Exercise details –
Leave the images aside and repeat the whole listing exactly.

Records for the exercise –
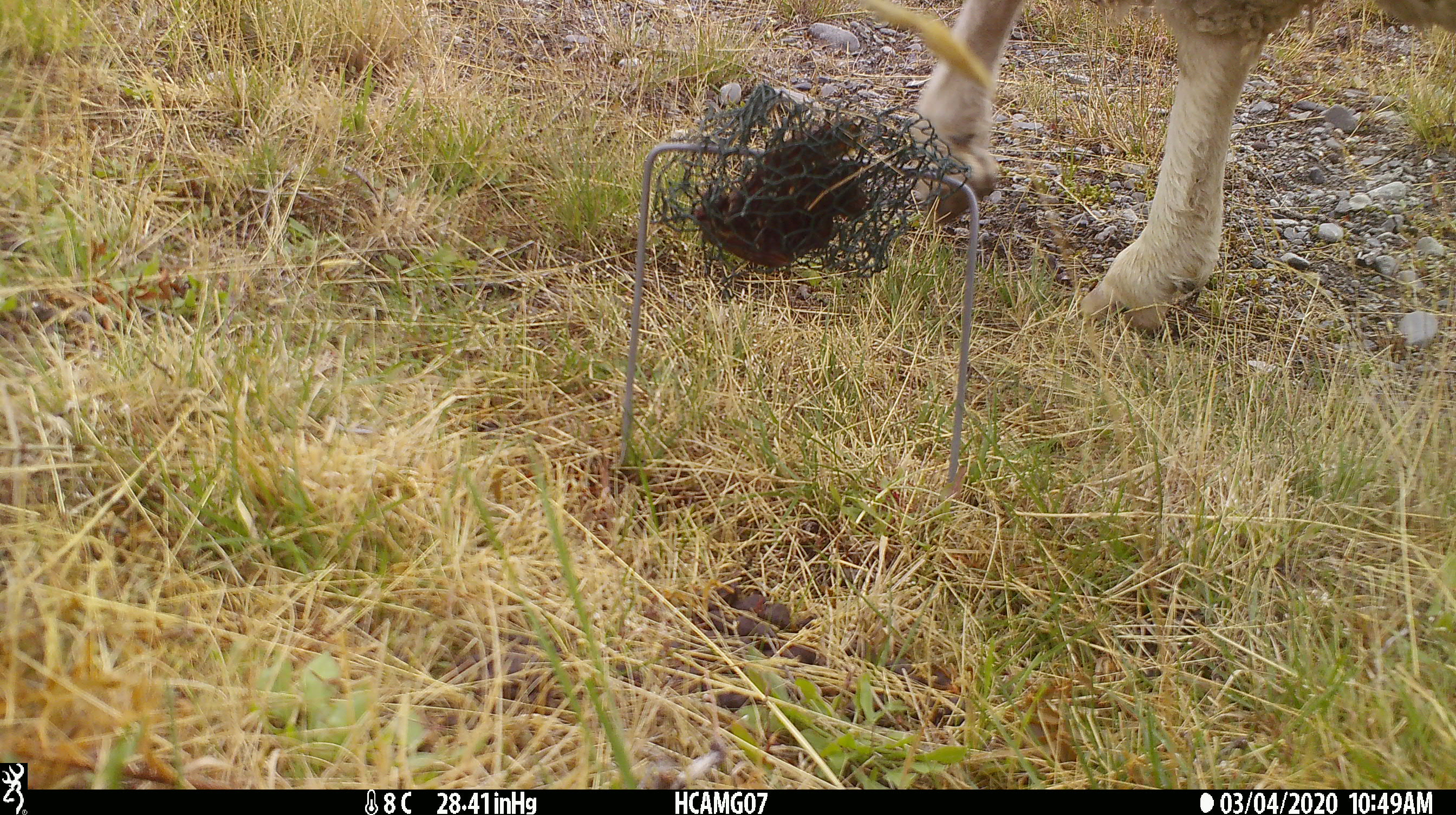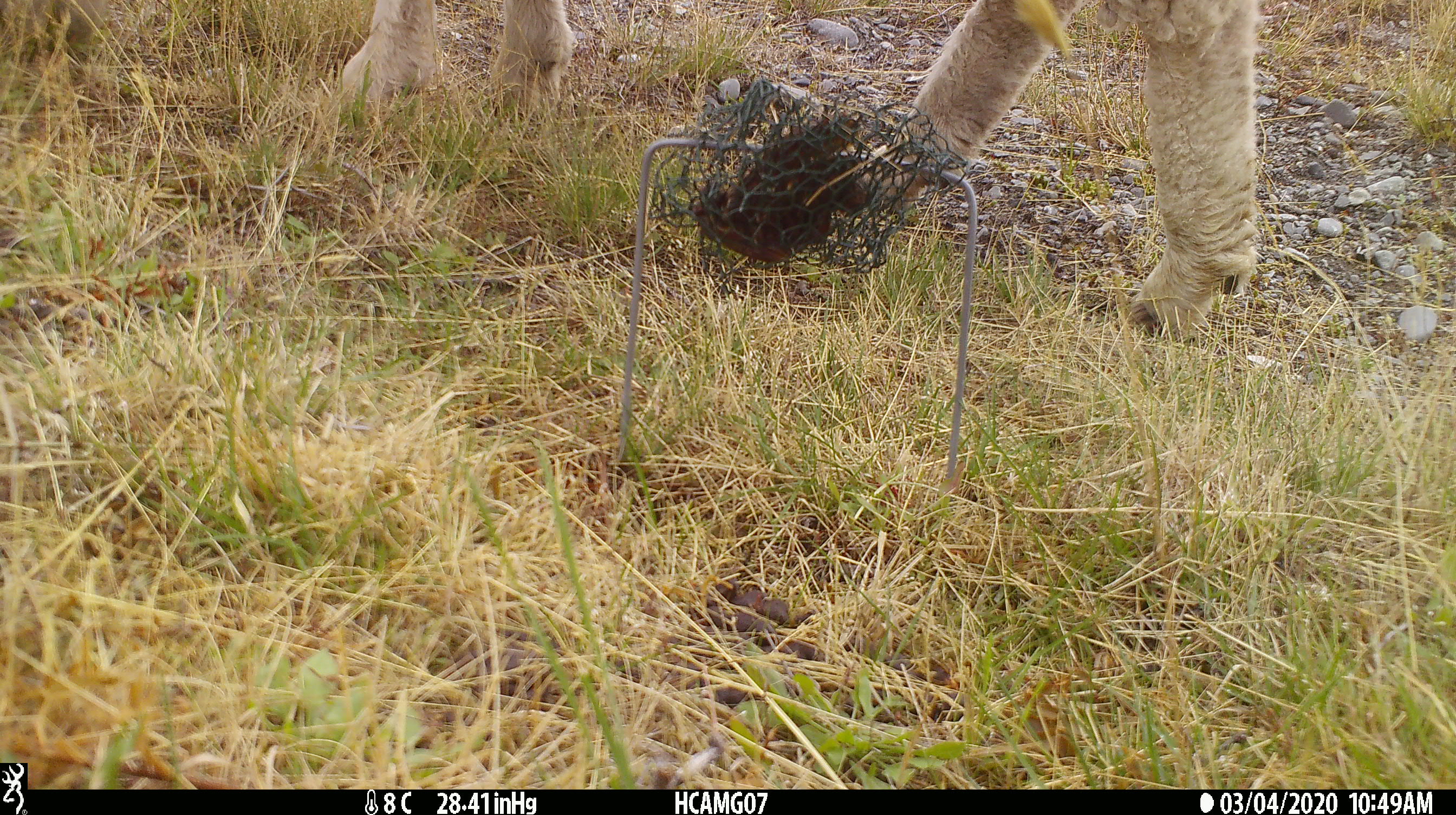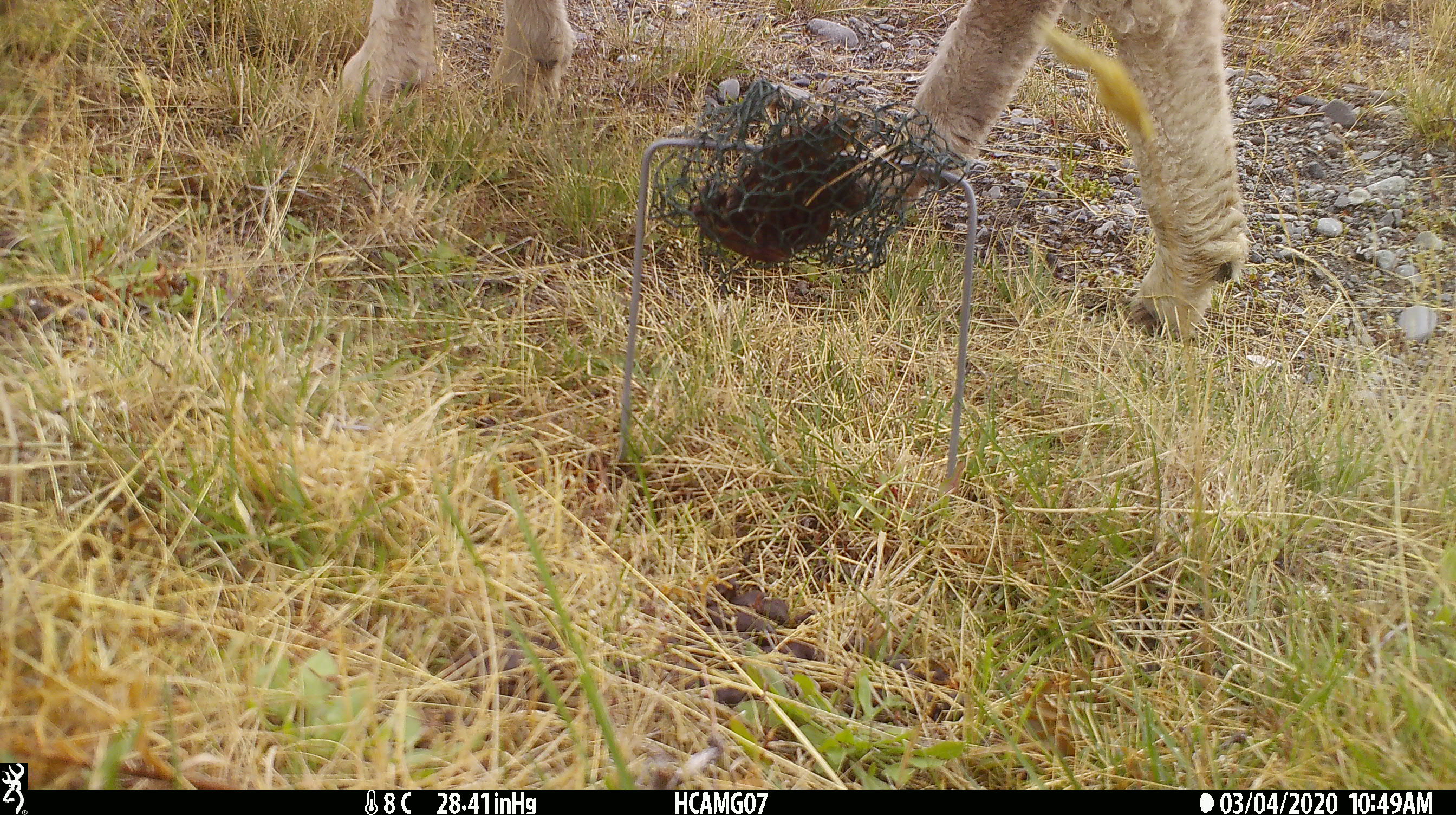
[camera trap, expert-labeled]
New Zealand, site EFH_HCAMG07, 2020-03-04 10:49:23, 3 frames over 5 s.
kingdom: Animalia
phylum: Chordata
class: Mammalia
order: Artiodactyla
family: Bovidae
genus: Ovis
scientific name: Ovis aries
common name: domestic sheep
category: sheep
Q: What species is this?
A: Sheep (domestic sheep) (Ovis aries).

Task output –
[camera trap, expert-labeled]
New Zealand, site EFH_HCAMG07, 2020-03-04 10:49:23, 3 frames over 5 s.
kingdom: Animalia
phylum: Chordata
class: Mammalia
order: Artiodactyla
family: Bovidae
genus: Ovis
scientific name: Ovis aries
common name: domestic sheep
category: sheep
Q: What species is this?
A: Sheep (domestic sheep) (Ovis aries).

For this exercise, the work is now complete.